To be successful in today's global economy, new products must reach the market faster than ever before, forcing a compression of the design cycle. At the same time, silicon gate costs continue to decline as densities increase. So, heterogeneous devices with multiple processors and FPGAs are becoming more common, resulting in design with greater complexity and longer development cycles.
For years, designers have hoped that approaching product design from a more software-oriented perspective would improve productivity. But any improvement so far has been modest at best, due mostly to increased computer performance. Traditional software development tools haven't improved productivity at anywhere near the pace that design complexity is increasing, let alone enough to shorten the design cycle.
Traditional software development using a text-based sequential programming language may be sufficient for a single small processor, but it's poor at exploiting parallelism. Adding threads for parallelism greatly compromises the semantics of the language and increases complexity. In the end, it's a poor model for highly parallel devices like FPGAs. The Von Neumann model, which is the foundation of sequential programming languages, simply isn't appropriate for parallel, distributed, heterogeneous devices.
What's needed is an order of magnitude improvement in productivity, and the key to that is working at a higher level of abstraction. This level must naturally represent parallelism, in addition to timing and synchronization. It also must be equally appropriate for implementation on processors and FPGAs in systems where they are tightly coupled as well as in a distributed environment.
The only way to achieve this type of productivity increase is through the use of graphical tools. It's obvious how much the graphical user interface has made computers more accessible and users more productive. The same benefits are available to designers using graphical design tools.

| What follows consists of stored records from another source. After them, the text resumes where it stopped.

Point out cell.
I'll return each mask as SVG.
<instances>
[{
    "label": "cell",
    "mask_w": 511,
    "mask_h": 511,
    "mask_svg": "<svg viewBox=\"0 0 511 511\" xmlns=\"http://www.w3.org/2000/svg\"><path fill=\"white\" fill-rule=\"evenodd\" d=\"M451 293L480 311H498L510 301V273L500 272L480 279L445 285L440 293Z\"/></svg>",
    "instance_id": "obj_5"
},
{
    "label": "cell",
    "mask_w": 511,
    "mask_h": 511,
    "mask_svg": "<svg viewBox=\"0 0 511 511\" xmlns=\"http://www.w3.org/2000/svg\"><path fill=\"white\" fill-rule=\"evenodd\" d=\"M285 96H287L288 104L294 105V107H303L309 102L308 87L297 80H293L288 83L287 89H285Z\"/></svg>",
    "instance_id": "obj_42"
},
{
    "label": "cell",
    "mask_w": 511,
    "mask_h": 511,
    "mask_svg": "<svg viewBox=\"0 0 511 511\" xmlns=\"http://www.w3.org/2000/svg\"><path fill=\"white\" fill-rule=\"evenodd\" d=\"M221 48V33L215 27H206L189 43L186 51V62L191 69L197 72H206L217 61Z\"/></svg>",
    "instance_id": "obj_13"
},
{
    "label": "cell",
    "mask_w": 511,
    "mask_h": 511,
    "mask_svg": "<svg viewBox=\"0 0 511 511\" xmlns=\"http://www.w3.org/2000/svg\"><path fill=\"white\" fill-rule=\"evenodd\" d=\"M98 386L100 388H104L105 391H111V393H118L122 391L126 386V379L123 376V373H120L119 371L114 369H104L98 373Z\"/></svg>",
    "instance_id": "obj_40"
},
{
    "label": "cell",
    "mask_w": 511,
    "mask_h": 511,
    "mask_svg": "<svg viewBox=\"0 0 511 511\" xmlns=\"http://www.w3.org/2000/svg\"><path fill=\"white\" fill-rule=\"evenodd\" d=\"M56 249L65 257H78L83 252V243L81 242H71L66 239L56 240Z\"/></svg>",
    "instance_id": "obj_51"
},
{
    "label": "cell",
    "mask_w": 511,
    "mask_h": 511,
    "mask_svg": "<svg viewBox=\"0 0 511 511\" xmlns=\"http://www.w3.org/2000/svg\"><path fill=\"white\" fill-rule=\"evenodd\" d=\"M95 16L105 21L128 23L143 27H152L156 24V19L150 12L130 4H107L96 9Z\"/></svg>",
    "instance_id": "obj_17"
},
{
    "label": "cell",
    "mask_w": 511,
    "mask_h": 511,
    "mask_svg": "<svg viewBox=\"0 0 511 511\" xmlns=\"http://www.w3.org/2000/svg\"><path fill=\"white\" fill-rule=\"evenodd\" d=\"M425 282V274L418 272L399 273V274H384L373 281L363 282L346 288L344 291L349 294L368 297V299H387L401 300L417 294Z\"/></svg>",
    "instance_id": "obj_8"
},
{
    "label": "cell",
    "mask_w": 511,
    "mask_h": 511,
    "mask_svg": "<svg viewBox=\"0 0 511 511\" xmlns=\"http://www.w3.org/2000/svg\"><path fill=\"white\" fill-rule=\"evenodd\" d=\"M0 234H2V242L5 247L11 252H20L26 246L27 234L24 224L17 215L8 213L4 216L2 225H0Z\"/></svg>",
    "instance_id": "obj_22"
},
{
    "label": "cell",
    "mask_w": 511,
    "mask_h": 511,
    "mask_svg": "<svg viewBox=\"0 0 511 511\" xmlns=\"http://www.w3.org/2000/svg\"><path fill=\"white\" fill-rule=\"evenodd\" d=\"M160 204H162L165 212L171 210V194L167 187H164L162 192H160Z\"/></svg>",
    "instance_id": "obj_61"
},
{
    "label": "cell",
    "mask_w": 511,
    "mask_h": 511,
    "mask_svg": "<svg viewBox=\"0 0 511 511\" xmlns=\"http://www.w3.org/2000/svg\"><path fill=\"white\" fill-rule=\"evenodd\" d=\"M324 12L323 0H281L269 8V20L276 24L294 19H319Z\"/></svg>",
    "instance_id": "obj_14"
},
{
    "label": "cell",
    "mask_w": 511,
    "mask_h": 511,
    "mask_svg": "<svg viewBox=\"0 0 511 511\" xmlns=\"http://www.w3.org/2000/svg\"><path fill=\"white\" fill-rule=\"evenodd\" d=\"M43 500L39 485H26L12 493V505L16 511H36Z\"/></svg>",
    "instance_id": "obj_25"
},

Graphical dataflow programming lets engineers and domain experts rapidly develop and iterate designs, reducing the time from idea to prototype. Graphical programming also is a highly interactive and responsive process that facilitates greater exploration, leading to a more optimized design.
Ideally, one would work at a higher level of abstraction for the entire design. But it may be necessary to gain access to finer-grained details for the critical portions of the design that require the highest performance. Graphical programming is well suited to represent system components at different levels of abstraction.
Dataflow is a powerful model of computation. It's Turing-complete like any text-based language, but more flexible and inherently parallel. It's also a natural model for distributed systems. With the addition of a timed-loop structure, it can elegantly represent distributed multirate systems.
Graphical tools typically include a rich library of user interface components for displaying-data in many forms. Being able to probe and modify design parameters interactively through the user interface while the model runs is a very effective way to develop intuition about the design and explore alternatives quickly.
The unique combination of an interactive front-panel user interface and graphical structured dataflow diagrams has led to dramatic productivity gains. The continued refinement of graphical design tools, supported by computers with high-speed graphics engines, will be how design engineers achieve the high productivity levels required to reduce time-to-market with more complex designs in our highly competitive world.